Exprimant toujours sa colère face à ce qui s’apparente à un ‘‘tutorat’’ maître-élève, continuellement appliqué par l’Occident envers l’Afrique, M Ayuk, renchérit : «C’est le même état d’esprit insultant et condescendant qui a conduit les groupes environnementaux et les pays occidentaux à suggérer qu’ils savent ce qui est le mieux pour l’Afrique alors qu’ils font pression sur nos dirigeants pour qu’ils prennent des décisions en matière de transition énergétique qui ne sont pas dans l’intérêt de l’Afrique».
Abondant dans le même sens, le ministre namibien des Mines et de l’Energie, Tom Alweendo, qualifie de «fatigante» l’’idée selon laquelle les Africains «sont en quelque sorte incapables de gérer leurs propres affaires». Pour lui, «il est temps que nous prenions pleinement en main notre propre destin, tout en collaborant avec des partenaires de même sensibilité».
Par ailleurs, l’AEC a tenu à dénoncer «la tentative éhontée de la Semaine africaine du pétrole d’usurper le discours sur l’énergie en Afrique» qui «entrave les progrès du continent et nuit aux Africains», est-il rapporté dans un autre communiqué parvenu à notre rédaction.

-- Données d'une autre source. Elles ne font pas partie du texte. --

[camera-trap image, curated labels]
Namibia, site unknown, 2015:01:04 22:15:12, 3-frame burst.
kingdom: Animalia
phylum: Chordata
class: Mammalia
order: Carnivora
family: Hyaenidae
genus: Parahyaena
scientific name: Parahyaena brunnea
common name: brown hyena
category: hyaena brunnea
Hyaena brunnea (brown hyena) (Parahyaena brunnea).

En effet, y est-il précisé, l’événement «AOW : Investing in AfricanEnergy», anciennement connu sous le nom de Semaine africaine du pétrole, se serait «engagé dans une campagne de rebranding pour se présenter comme un allié du développement énergétique de l’Afrique». Pourtant, s’y offusque-t-on, «ce nouveau nom ne reflète pas l’Afrique ou son peuple et constitue une gifle à la stratégie de développement des ressources du continent et à ses vastes besoins en énergie».
Cette initiative de changement de marque de la Semaine africaine du pétrole étant considérée comme «un revers pour le programme de développement énergétique du continent», alors que les pays pétroliers et gaziers africains s’emploient à mutualiser leurs efforts afin d’«éradiquer la pauvreté énergétique et promouvoir la durabilité».

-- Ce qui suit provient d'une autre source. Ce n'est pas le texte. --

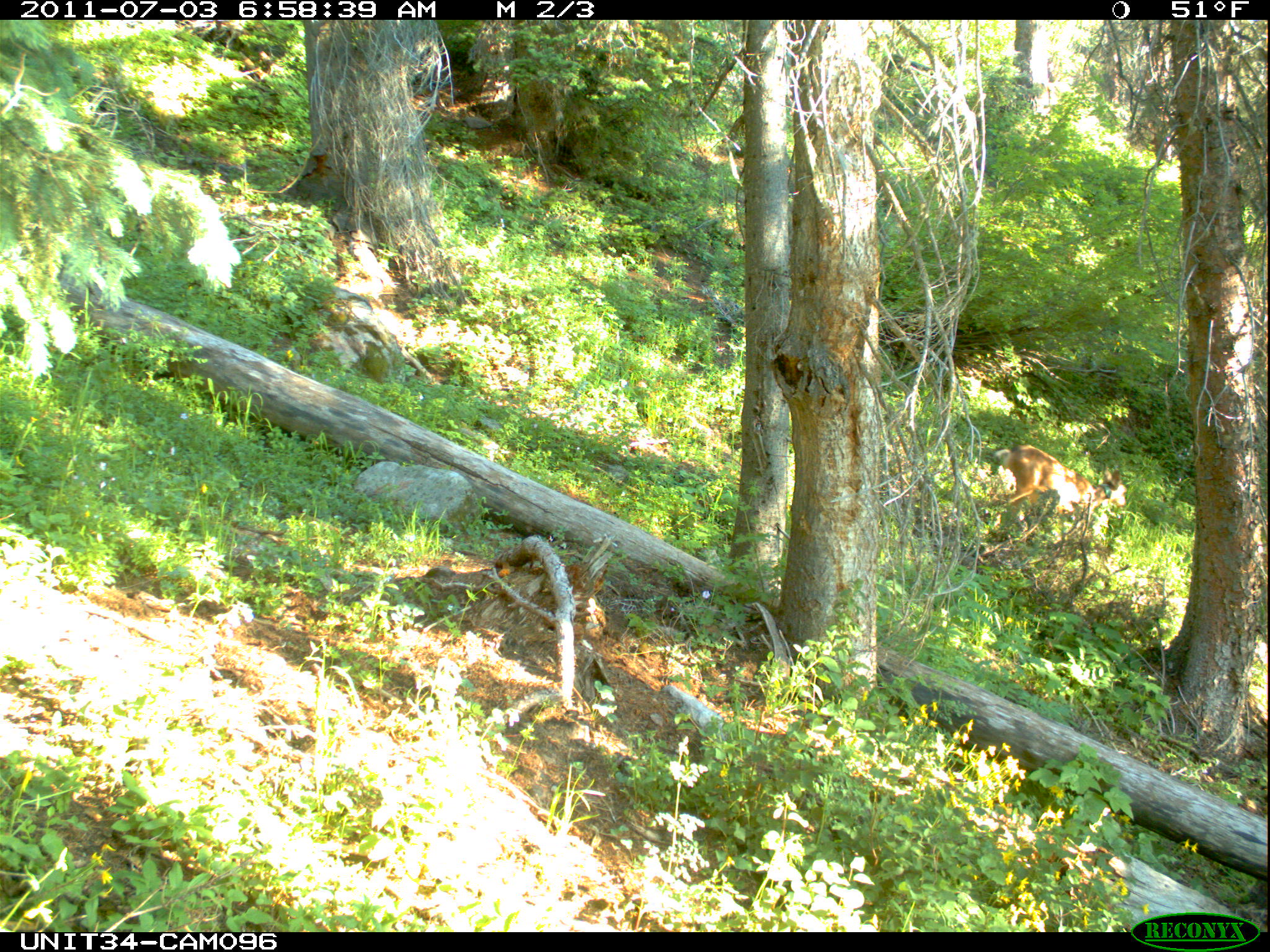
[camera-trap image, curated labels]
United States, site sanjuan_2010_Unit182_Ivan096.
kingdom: Animalia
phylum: Chordata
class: Mammalia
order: Artiodactyla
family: Cervidae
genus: Odocoileus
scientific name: Odocoileus hemionus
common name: mule deer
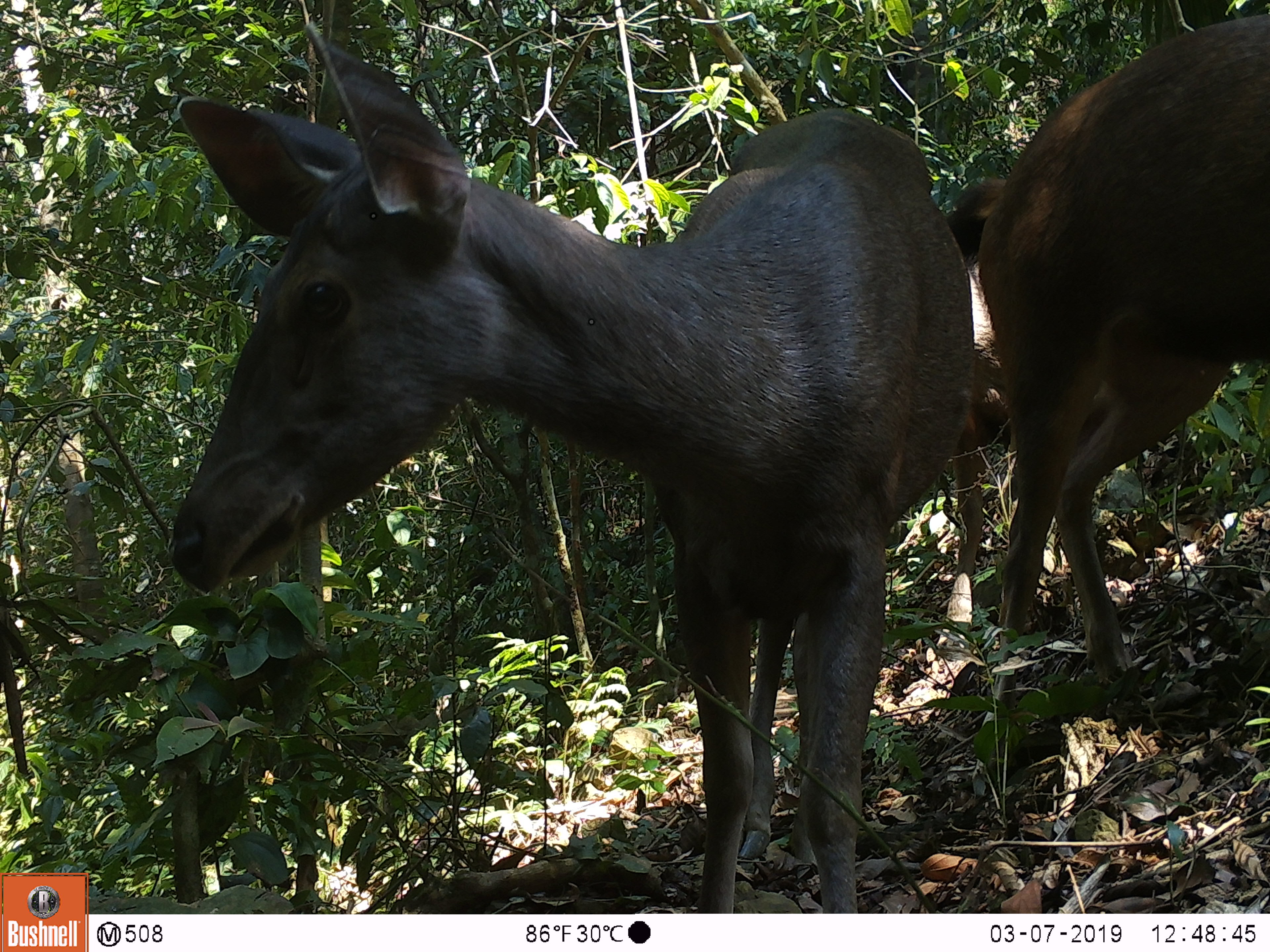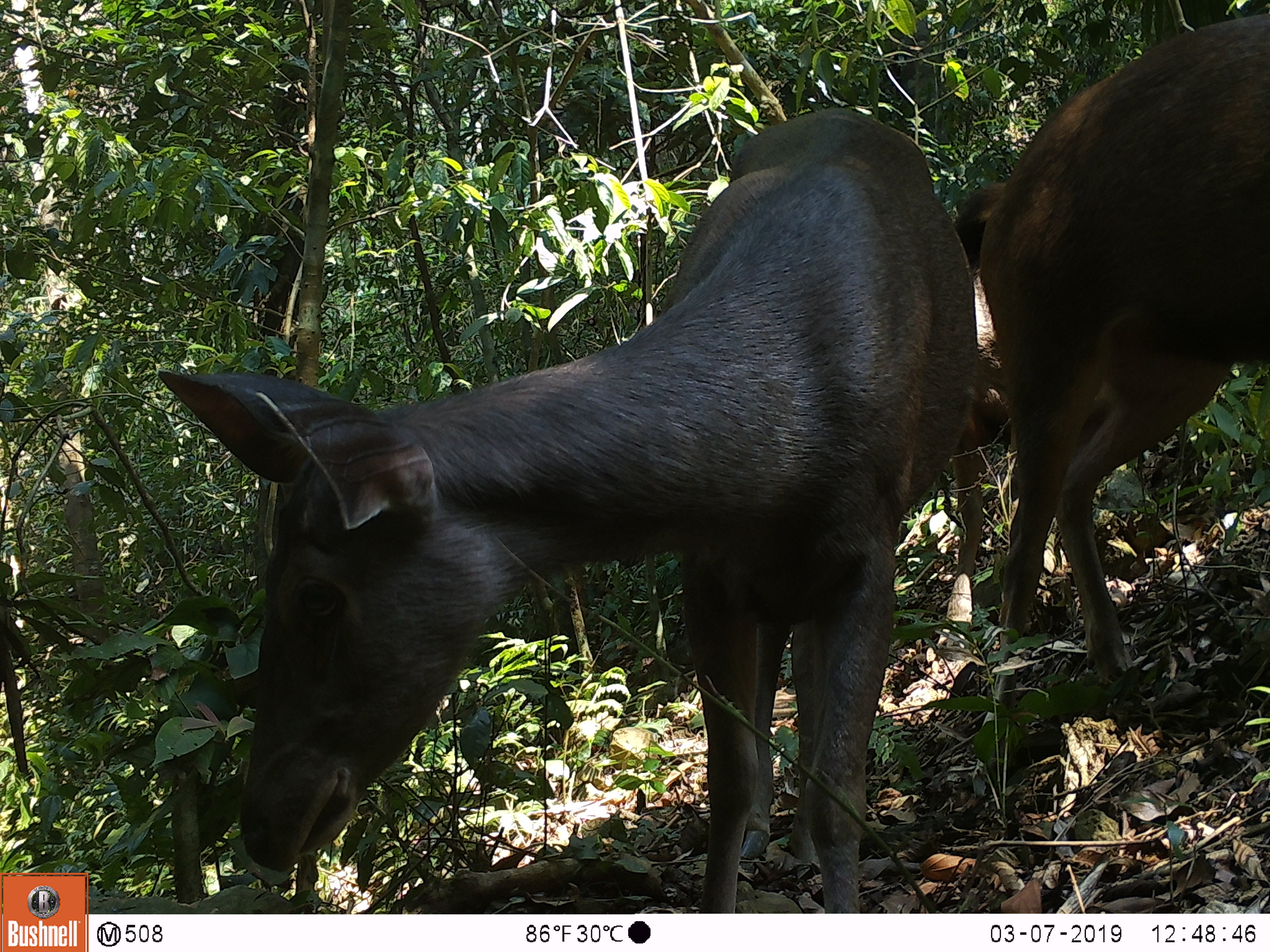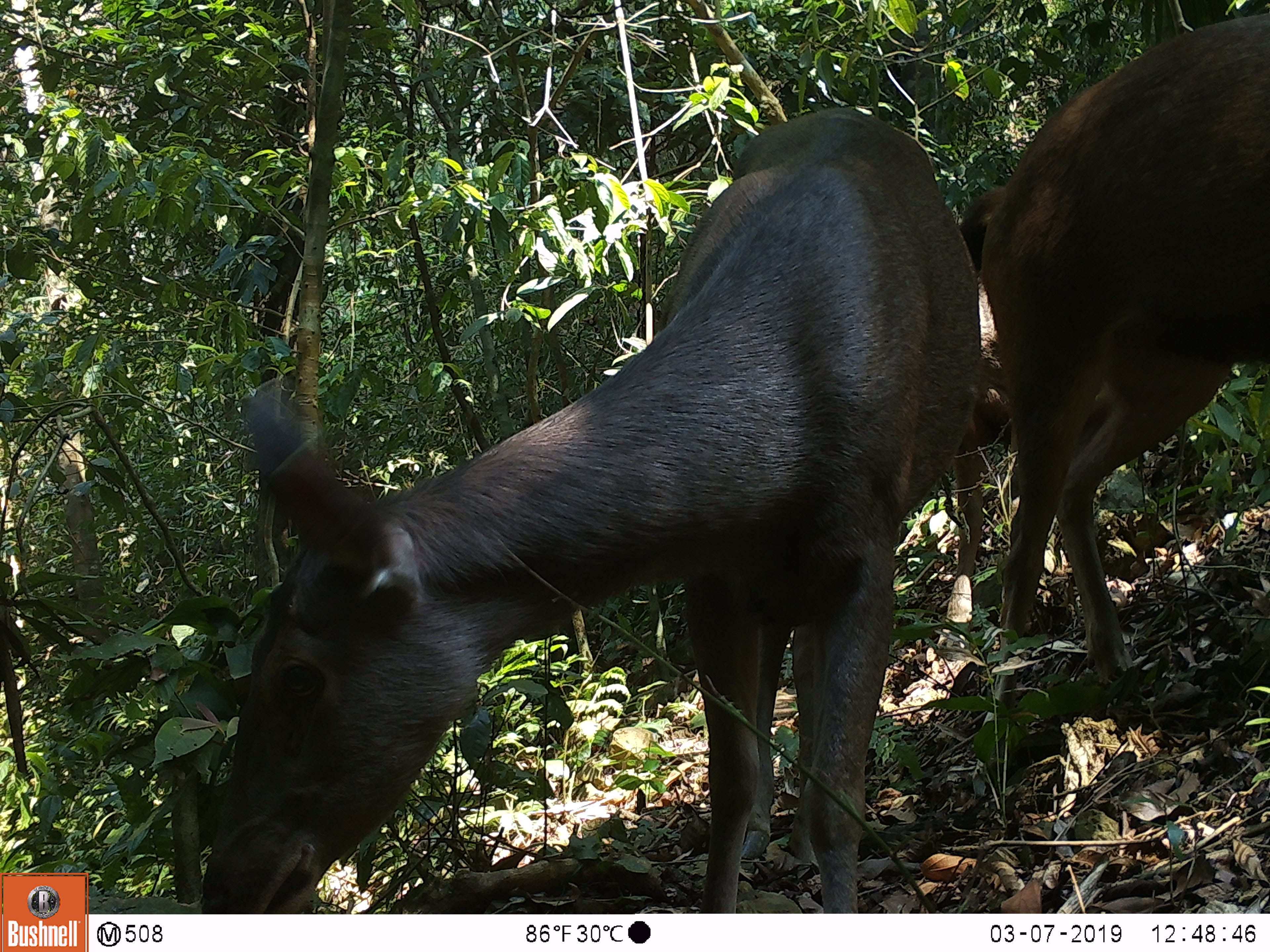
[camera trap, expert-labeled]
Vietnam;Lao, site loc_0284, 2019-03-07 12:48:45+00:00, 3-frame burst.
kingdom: Animalia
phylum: Chordata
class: Mammalia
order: Artiodactyla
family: Cervidae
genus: Rusa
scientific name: Rusa unicolor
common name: sambar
Sambar (Rusa unicolor). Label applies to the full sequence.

La désillusion de l’institution énergétique est clairement perceptible et les desseins inavoués des puissances et décideurs occidentaux semblent l’insupporter de plus en plus : «L’AOW prétend tenir compte des intérêts de l’Afrique, mais il a fondamentalement et continuellement contredit cette affirmation.»
Le stratagème visant à «se faire passer pour des amis de l’énergie africaine, tout en rejetant le pétrole et le gaz comme piliers fondamentaux du développement énergétique de l’Afrique» constitue, aux yeux de l’AEC, «une campagne de déformation flagrante et manifeste, destinée à semer la confusion et à redéfinir le discours énergétique de l’Afrique en utilisant la voix de quelqu’un d’autre».
En termes plus clairs, «l’industrie pétrolière et gazière de l’Afrique n’est pas seulement importante, elle est impérative pour que le continent abolisse la pauvreté énergétique d’ici 2030 - un pilier central de la mission de la Chambre africaine de l’énergie (AEC)», conclut-on.
Le timing choisi pour dire haut et fort basta à la tutelle occidentale sur l’Afrique est des plus opportuns. Le «rappel à l’ordre» de la Chambre africaine de l’énergie intervient au moment où l’Algérie s’apprête à accueillir le 7e Sommet des chefs d’Etat et de gouvernement du forum des pays producteurs de gaz (GECF), prévu du 29 février au 2 mars 2024.
Les défis énergétiques actuels et l’avenir de l’industrie gazière seront au cœur des débats de ce crucial regroupement auquel devraient prendre part les principaux pays exportateurs de gaz au monde, soit 70% des réserves mondiales prouvées de gaz, plus de 40% de la production commercialisée, 47% des exportations par gazoduc et plus de la moitié des exportations de GNL dans le monde.